Relative values in a row are also very important. They do determine as a matter of fact, the placement of points in the feature space. When you carry out normalization, it can severely offset that relative placement. This is felt, especially in k-NN classification, because it directly operates with respect to distance between points. Compared to that, its effect is not felt so strongly in SVM, because in that case, the optimization process can still be able to find a reasonably accurate hyperplane.

You should also note that here, you normalize using avg(X). Thus, consider two points in adjacent columns of a particular row. If the first point falls well below average, and the second point falls well above average of their respective columns, while in an unnormalized sense, they are very close numerical values, distance calculation can differ hugely.

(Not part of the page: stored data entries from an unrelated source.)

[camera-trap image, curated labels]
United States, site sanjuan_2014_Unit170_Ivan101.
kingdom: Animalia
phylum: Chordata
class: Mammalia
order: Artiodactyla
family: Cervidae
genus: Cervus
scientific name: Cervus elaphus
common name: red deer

Never expect normalization to do wonders.

2
votes

KNN works in a way that it finds the instances similar to it. As it calculates the Euclidean Distance between two points. Now by normalization you are changing the scale of features which changed your accuracy.

Look at this research. Go to figures you will find different scaling techniques giving different accuracies.